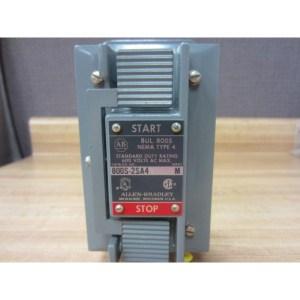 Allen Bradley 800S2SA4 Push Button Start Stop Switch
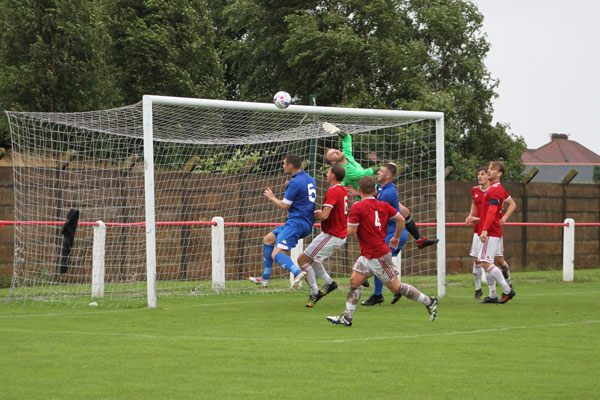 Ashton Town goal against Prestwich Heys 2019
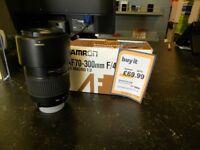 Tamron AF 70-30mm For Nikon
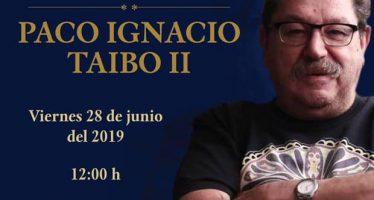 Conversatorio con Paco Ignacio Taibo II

....................

* [Task statement] Repeat the listing verbatim without its pictures.

* [Task result]
 Allen Bradley 800S2SA4 Push Button Start Stop Switch
 Ashton Town goal against Prestwich Heys 2019
 Tamron AF 70-30mm For Nikon
 Conversatorio con Paco Ignacio Taibo II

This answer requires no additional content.